Wattie Jackson

Personal information
- Full name: Walter Darling Fleming Jackson
- Date of birth: 9 January 1898
- Place of birth: Hutchesontown, Scotland
- Date of death: 1951 (aged 52–53)
- Place of death: Chicago, United States
- Height: 5 ft 8 in (1.73 m)
- Position: Center forward

Youth career
- Christian Brothers College

Senior career*
- Years: Team / Apps / (Gls)
- Yoker Athletic
- 1920–1923: Kilmarnock / 68 / (25)
- 1923–1924: Bethlehem Steel / 23 / (13)
- 1924–1926: Aberdeen / 48 / (18)
- 1925–1927: Preston North End / 45 / (13)
- 1927–1928: Bethlehem Steel / 13 / (6)
- 1928–????: Philadelphia Centennials / ? / (7)

= Wattie Jackson =

Scottish footballer

Walter Darling Fleming "Wattie" Jackson (9 January 1898 – 1951) was a Scottish professional footballer who played as a center forward. He spent five seasons in the Scottish Football League, at least one in the English Football League and two in the American Soccer League.

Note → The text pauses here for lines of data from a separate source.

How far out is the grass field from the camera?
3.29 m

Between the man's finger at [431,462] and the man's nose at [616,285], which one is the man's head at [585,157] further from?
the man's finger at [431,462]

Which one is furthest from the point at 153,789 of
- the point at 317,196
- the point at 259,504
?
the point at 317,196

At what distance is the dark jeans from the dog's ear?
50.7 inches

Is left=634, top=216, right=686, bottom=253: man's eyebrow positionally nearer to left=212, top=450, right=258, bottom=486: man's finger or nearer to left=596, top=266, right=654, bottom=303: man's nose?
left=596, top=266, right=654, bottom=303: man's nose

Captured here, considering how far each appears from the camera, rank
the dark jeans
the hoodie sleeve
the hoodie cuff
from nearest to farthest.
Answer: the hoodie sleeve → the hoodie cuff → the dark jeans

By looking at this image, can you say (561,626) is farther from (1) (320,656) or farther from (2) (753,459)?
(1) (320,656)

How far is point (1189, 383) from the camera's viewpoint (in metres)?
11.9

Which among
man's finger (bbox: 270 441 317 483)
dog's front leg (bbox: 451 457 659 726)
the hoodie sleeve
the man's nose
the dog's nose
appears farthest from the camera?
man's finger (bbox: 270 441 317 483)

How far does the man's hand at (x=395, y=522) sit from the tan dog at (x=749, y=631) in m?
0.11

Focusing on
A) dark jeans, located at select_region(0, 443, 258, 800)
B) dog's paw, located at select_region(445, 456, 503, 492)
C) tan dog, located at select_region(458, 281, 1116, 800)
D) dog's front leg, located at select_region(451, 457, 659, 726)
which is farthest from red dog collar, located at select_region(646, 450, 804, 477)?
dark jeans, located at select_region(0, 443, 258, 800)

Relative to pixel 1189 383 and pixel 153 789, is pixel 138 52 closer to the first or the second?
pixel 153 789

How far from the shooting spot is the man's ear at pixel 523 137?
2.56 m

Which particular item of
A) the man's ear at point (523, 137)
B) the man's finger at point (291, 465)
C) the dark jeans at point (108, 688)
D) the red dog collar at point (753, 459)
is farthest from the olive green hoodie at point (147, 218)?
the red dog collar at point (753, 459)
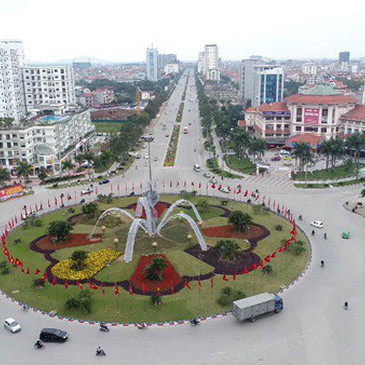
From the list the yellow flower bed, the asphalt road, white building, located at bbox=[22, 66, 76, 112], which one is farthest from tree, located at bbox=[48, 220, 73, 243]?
white building, located at bbox=[22, 66, 76, 112]

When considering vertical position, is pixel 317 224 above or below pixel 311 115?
below

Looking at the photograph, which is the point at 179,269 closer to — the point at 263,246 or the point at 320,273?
the point at 263,246

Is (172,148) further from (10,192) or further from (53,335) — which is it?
(53,335)

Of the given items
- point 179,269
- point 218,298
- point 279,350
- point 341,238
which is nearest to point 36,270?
point 179,269

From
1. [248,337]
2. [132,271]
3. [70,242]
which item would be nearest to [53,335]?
[132,271]

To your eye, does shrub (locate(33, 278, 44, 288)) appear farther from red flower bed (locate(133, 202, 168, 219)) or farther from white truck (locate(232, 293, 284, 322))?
red flower bed (locate(133, 202, 168, 219))

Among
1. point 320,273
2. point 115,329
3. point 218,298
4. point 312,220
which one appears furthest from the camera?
point 312,220
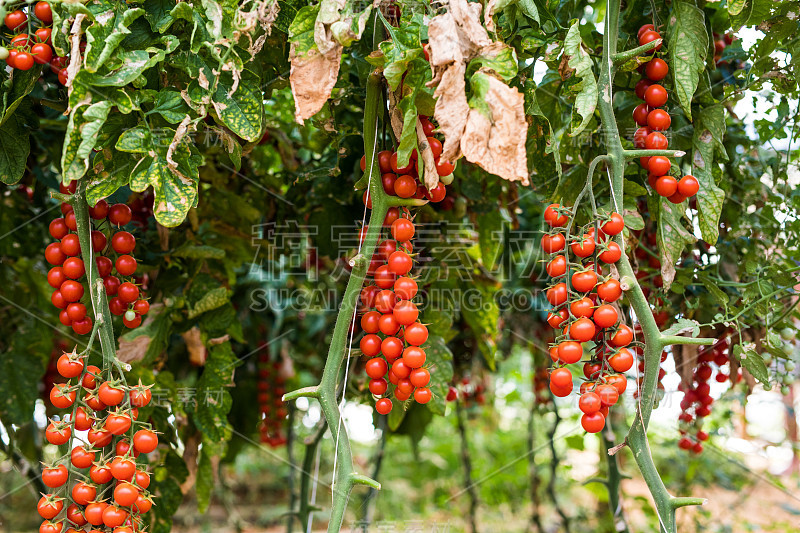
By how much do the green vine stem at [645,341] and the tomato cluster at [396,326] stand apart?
253 mm

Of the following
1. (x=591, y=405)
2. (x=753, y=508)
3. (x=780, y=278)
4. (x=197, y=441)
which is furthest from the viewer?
(x=753, y=508)

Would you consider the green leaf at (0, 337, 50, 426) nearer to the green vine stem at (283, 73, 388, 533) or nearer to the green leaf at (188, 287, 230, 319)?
the green leaf at (188, 287, 230, 319)

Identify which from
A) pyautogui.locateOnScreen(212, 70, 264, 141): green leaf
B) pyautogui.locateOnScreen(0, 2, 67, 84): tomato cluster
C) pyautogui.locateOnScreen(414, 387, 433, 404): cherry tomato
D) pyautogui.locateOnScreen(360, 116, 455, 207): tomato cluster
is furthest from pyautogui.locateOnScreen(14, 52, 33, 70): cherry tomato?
pyautogui.locateOnScreen(414, 387, 433, 404): cherry tomato

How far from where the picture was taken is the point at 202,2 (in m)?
0.69

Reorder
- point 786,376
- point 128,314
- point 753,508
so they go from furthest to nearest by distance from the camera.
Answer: point 753,508 → point 786,376 → point 128,314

Born in Glasgow but raised in Renton, West Dunbartonshire from a very early age, Jackson and his younger brother Alex both played professionally. In 1920, Jackson began his career with Kilmarnock of the Scottish Football League. In 1923, while visiting relatives in Detroit, Michigan, he came to the attention Bethlehem Steel who had recently lost center forward Daniel McNiven to the New York Field Club. The team tracked down Jackson in Michigan and offered him $25.00 per week to play for Bethlehem. This was nearly triple his salary in Scotland and on 25 August 1923, signed with the Steelmen, along with his brother.

After one season in the United States, the Jacksons returned to Scotland to join Aberdeen – Alex moved on after one season, but Wattie stayed for a second, although in October 1925 he joined Preston North End in the Football League. In 1927, he returned to the United States where he re-signed with Bethlehem Steel. He played only thirteen games that season before moving to the Philadelphia Centennials of the Eastern Professional Soccer League.